Training for a Cycling Event

Entering an event is a great way to have a training focus and a goal. Whether it is a 10km Run or a 100-mile Cycle, planning and preparation is key.

My passion for cycling started 6 or 7 years ago as I wanted to be able to join my husband on bike rides. Our first ever event was the London to Brighton. Since then, I have got the bug and regularly partake in 100-mile events. My best achievement is riding the 1st stage of the Tour de France, 123 miles in June 2014.

Cycling is a great way to get outside and join friends while gaining fitness. However there are things to consider before entering an event…

Choosing Your Bike

Road: This type of bike is light, fast and fashionable. They will cover long distances at a fast pace. They have skinny tyres and light wheels that help to make them fast, but also make them vulnerable to damage from curbs and pot holes. Available in carbon fibre, aluminum or a combination of both. Generally the more you spend the lighter the bike.

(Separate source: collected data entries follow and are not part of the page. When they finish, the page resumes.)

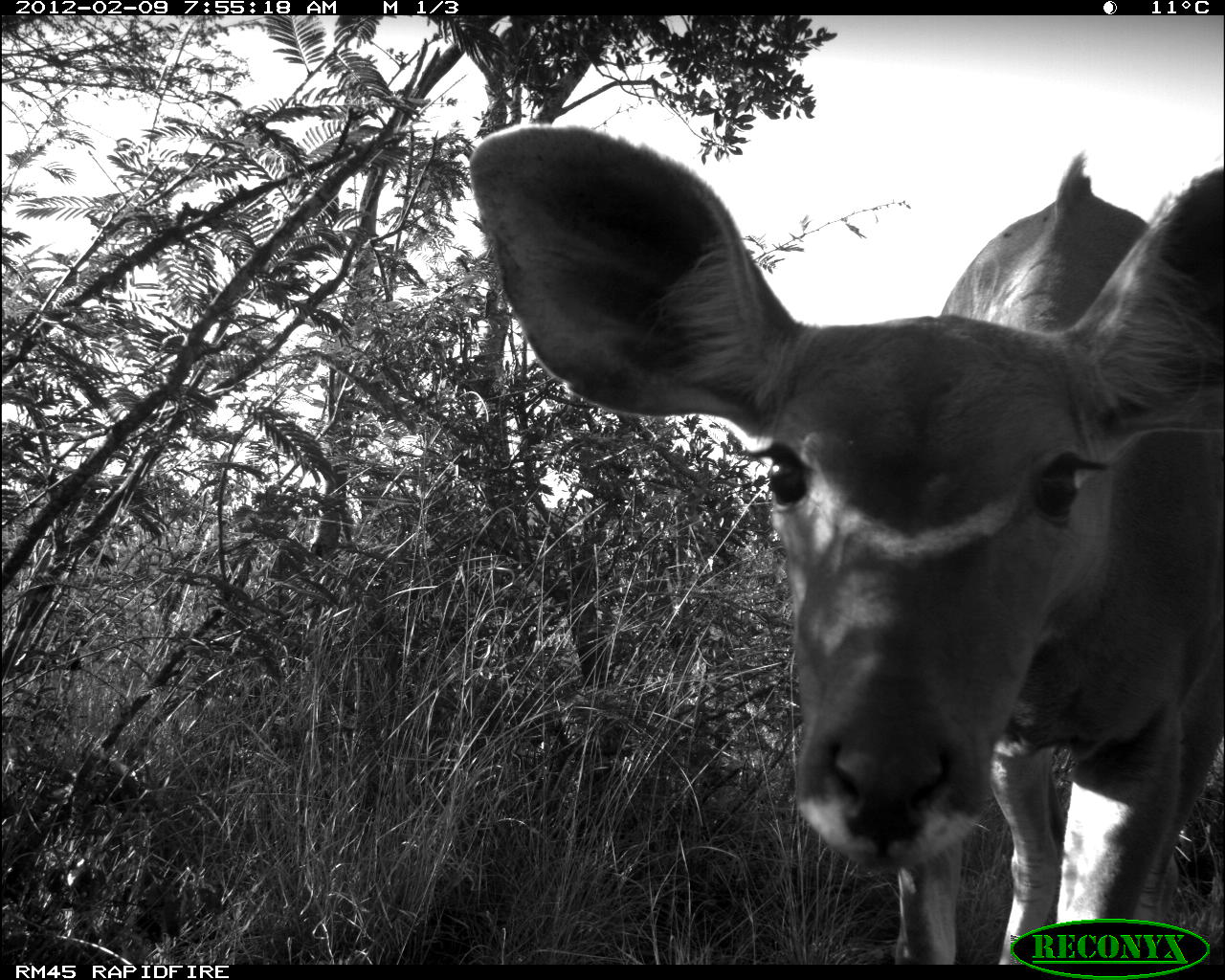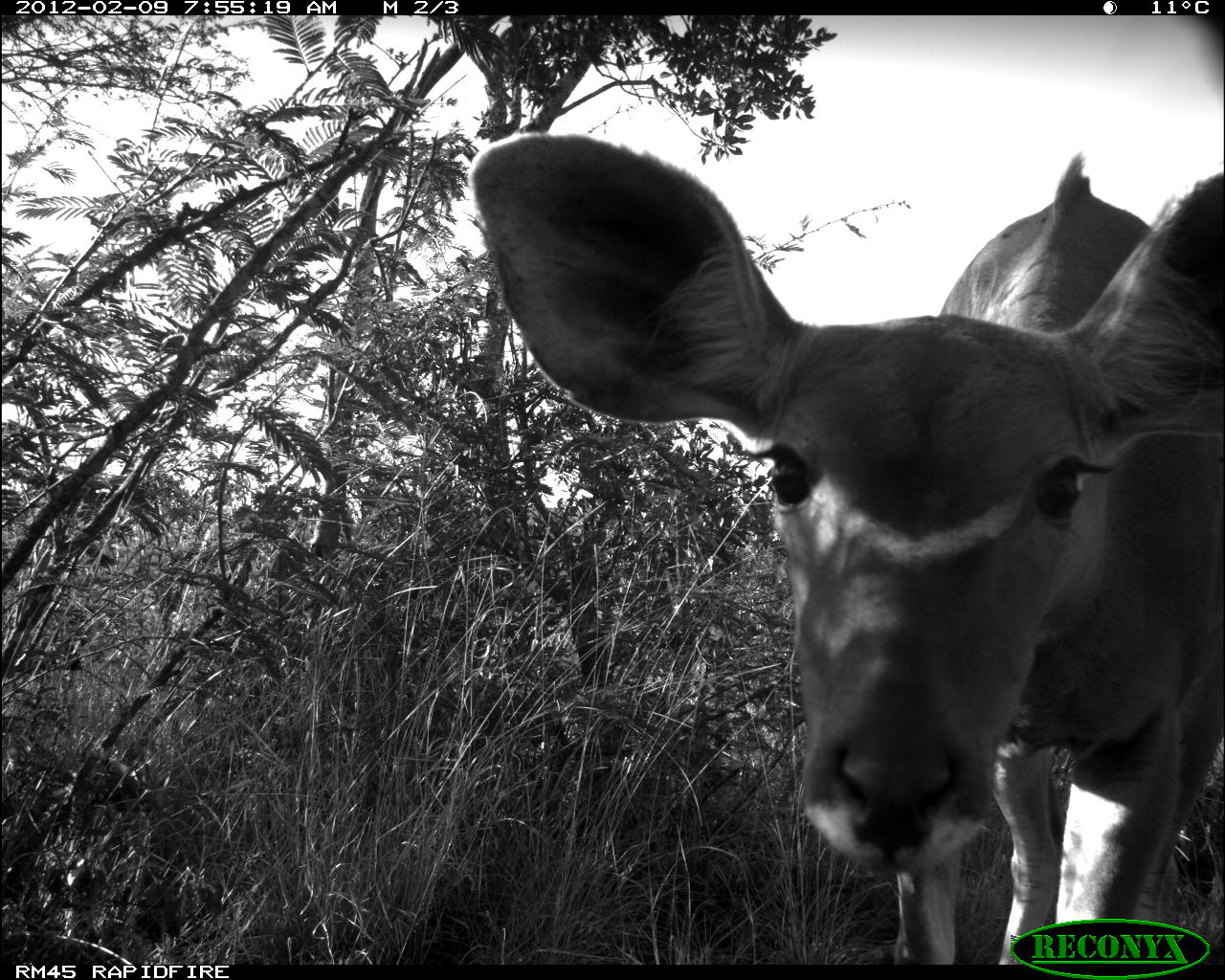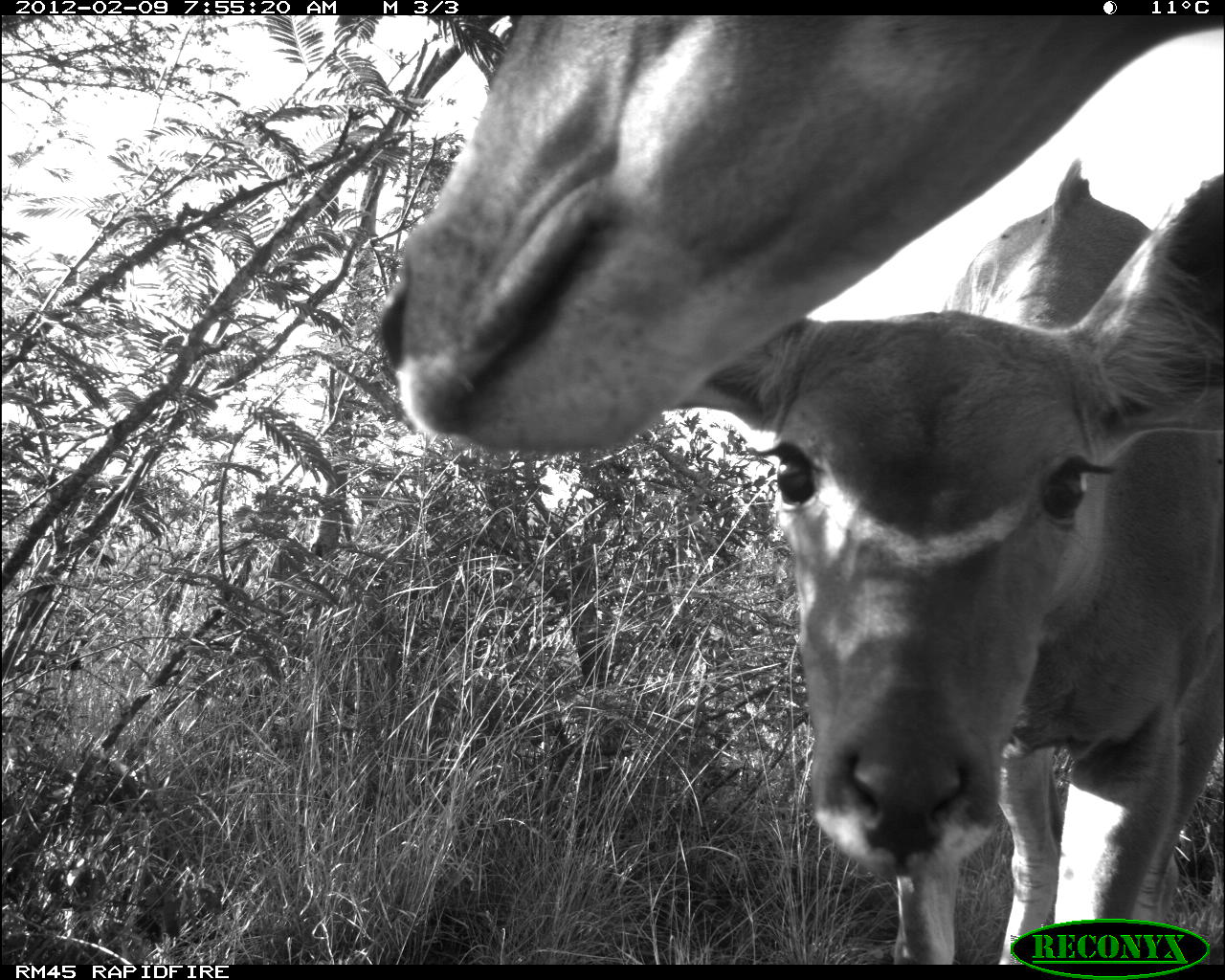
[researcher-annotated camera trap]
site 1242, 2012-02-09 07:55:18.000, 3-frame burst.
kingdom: Animalia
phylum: Chordata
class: Mammalia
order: Artiodactyla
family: Bovidae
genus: Tragelaphus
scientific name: Tragelaphus strepsiceros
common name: greater kudu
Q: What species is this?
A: Tragelaphus strepsiceros (greater kudu).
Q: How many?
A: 1.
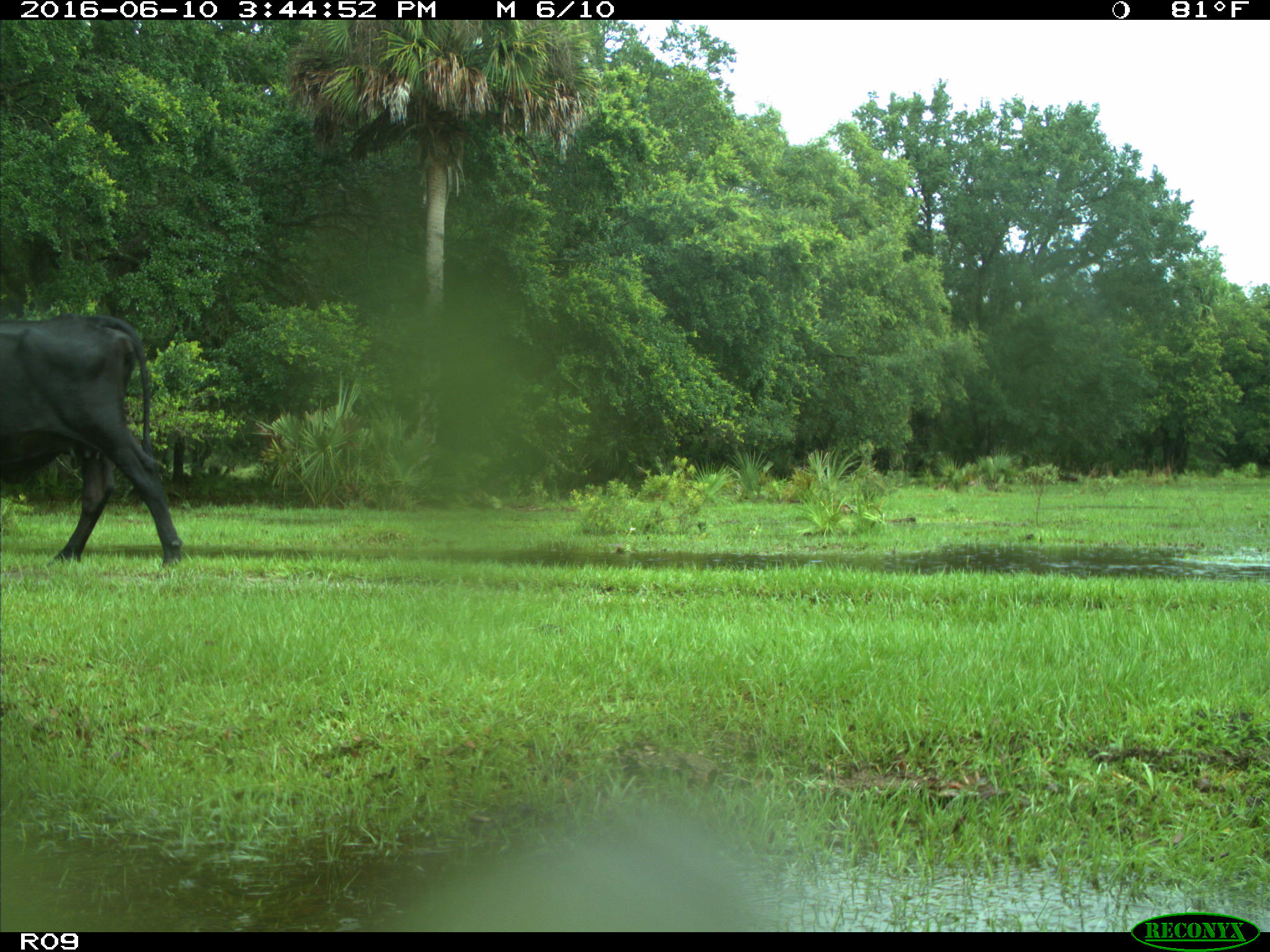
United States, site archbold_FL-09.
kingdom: Animalia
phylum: Chordata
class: Mammalia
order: Artiodactyla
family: Bovidae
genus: Bos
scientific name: Bos taurus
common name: domestic cow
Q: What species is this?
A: Bos taurus (domestic cow).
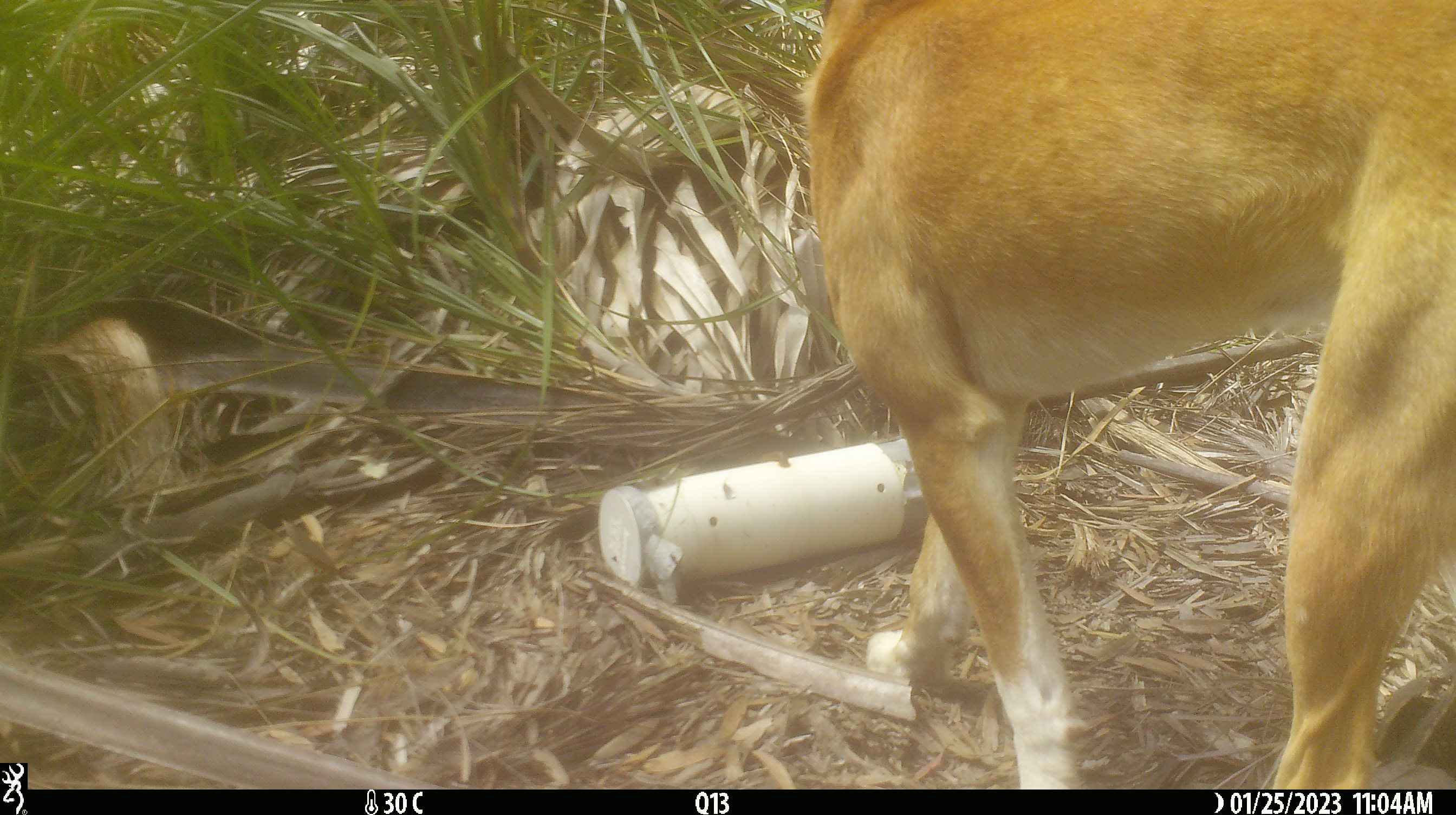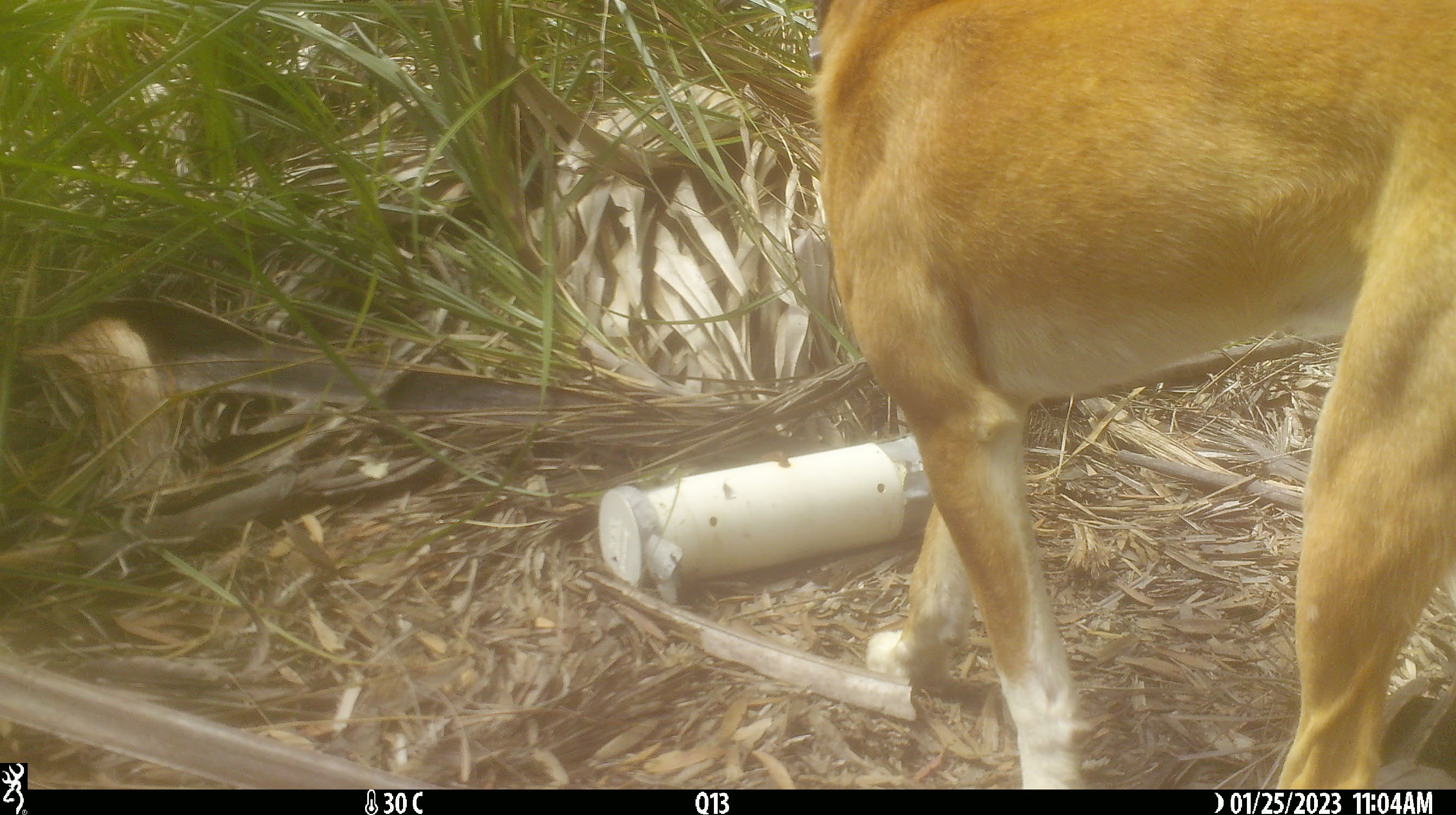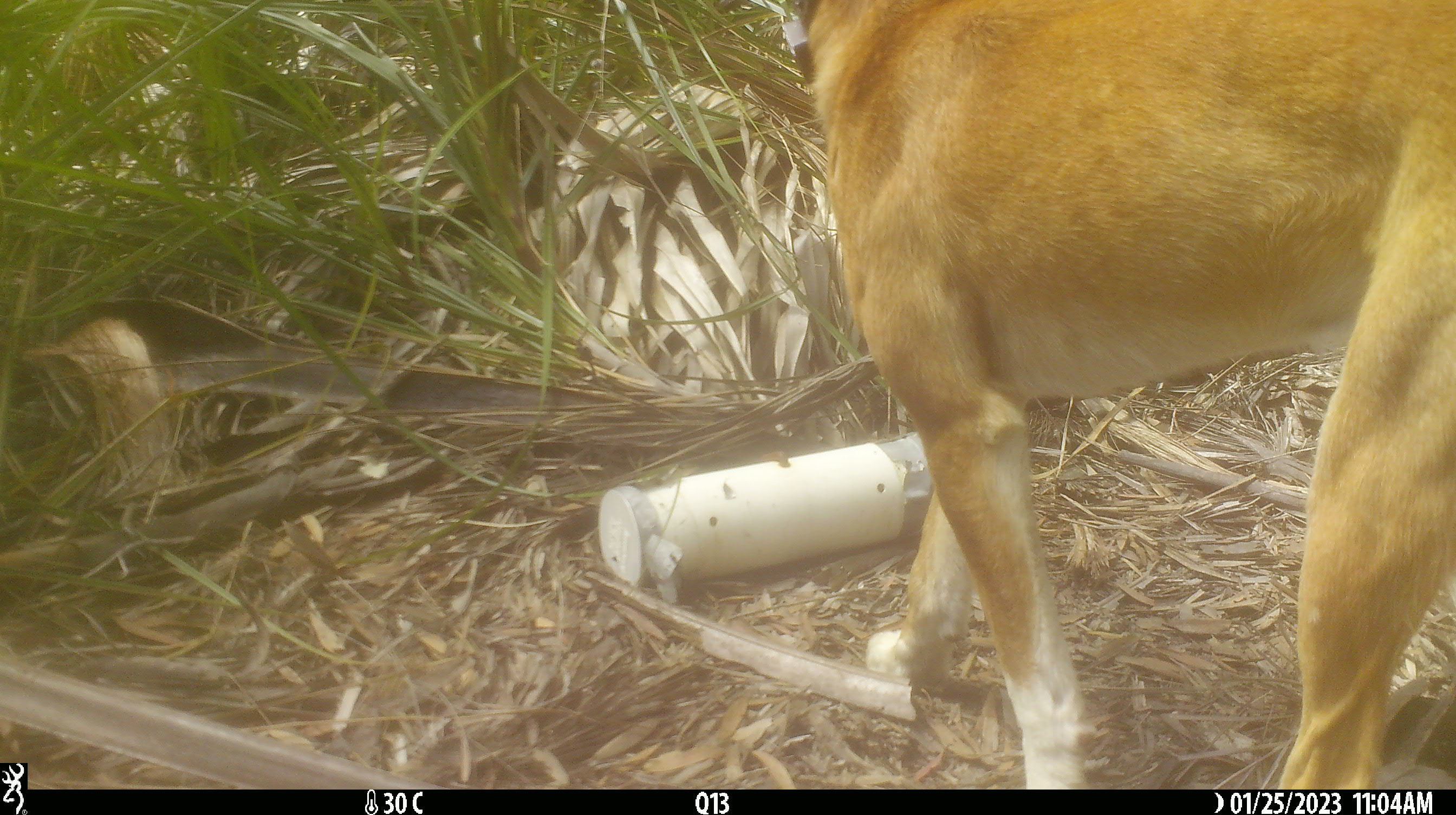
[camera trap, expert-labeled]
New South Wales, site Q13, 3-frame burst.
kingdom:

Hybrid: This type of bike has flat bars, often fitted with road bike size wheels and fatter tyres. They have the upright riding position of a mountain bike, but the details vary a lot. You will find road bike style caliper brakes and mountain bike style disc brakes fitted to these bikes. Also bikes fitted with racks and guards to stripped down machines that are essentially road bike but for the flat bar. They are a perfect all rounder and an ideal bike for a beginner or regular commuter. Available in carbon fibre, aluminum or a combination of both.

Mountain: They have an upright position, bombproof frames and the option to take them off road. They generally have powerful disc or caliper brakes that give their riders confidence. They have thicker wheels fitted with knobbly tyres, which is great for rough terrain but makes them slow on tarmac. They are available with no suspension, front suspension only (hard tail) and front and rear suspension (full suspension). Steer clear of full suspension if you do not intend to do proper off road racing, otherwise you will be paying for technology you will never use. They are normally aluminum or steel frames, but top of the range bikes are available in carbon fibre.

Essential equipment for any bike is: Bottle cages, small seat bag with puncture repair kit, small pump and lights.


  • A helmet should be the first thing you buy. They are available in lots of different colours and styles. Make sure they are well fitted and comfortable.
  • Sunglasses or clear glasses would be a good option. This will help block sun from your eyes and protect them from any oncoming bugs.
  • Cycling shorts with fitted padding are a good investment. The pad inside of these shorts can vary. So if you are considering doing a long distance event it is worth investing in a good quality pair.
  • Gloves are a vital item of cycle clothing. They prevent your hands from blisters, cuts and offer some protection if you fall off you bike. They also keep you hands warm in cold weather. You can buy fingerless or full depending on the weather. A gel pad across the hands makes gripping the handlebars more comfortable too.
  • Leg and arm warmers are good as they are easy to remove and store in your back pocket.
  • Over shoes are good for wet and cold days as they help your feet stay warm and dry.
  • Cycling shoes are also good thing to have. There are typically two types: with cleats or without cleats. If your bike has pedals with cages you may opt for shoes without cleats; having cages or cleats will help you with cycling up hills.

Finding and entering an event

Entering a road event is best in spring, summer and early autumn. You can choose your distance anything from 15-100+ miles. There are always plenty to choose from with a simple online search.

Try:   or 

Once you’ve chosen your Event

Mark the event in your diary and count back the number of weeks remaining before your event. It is very important to build up your training by increasing the miles steadily and progressively to avoid injury.

Build the miles up gradually until 2 weeks before the event with your final training ride just short of the event distance.

For example: For a 50-mile event, add 5 miles a week from a 20 mile starting point – 6 week plan.

20 mile + 5 mile each week = 50 mile (6 week plan)

Adding hill work to your plan is a great idea to increase fitness and endurance. Find a hill along your routes and maybe a few hill repeats 2/3 times.

Other things to consider

Fuel for your ride – bananas, energy bars & gels are easy to use while cycling and can be stored in the back of your jersey. You could also add electrolytes to water if needed to prevent cramps.

Have a decent breakfast of porridge, brown toast and give yourself plenty of time for it to digest.

Remember never change your diet just before the event. If you want to change it, change it at the beginning of your training plan. For the main event, use the same fuels as you used in training to avoid stomach upset.

Use clothing you know is comfortable and that you used in training to avoid discomfort and chaffing.


Enjoy the fabulous experience of training for and participating in an event. Trust me… you’ll be booking your next one on the journey home!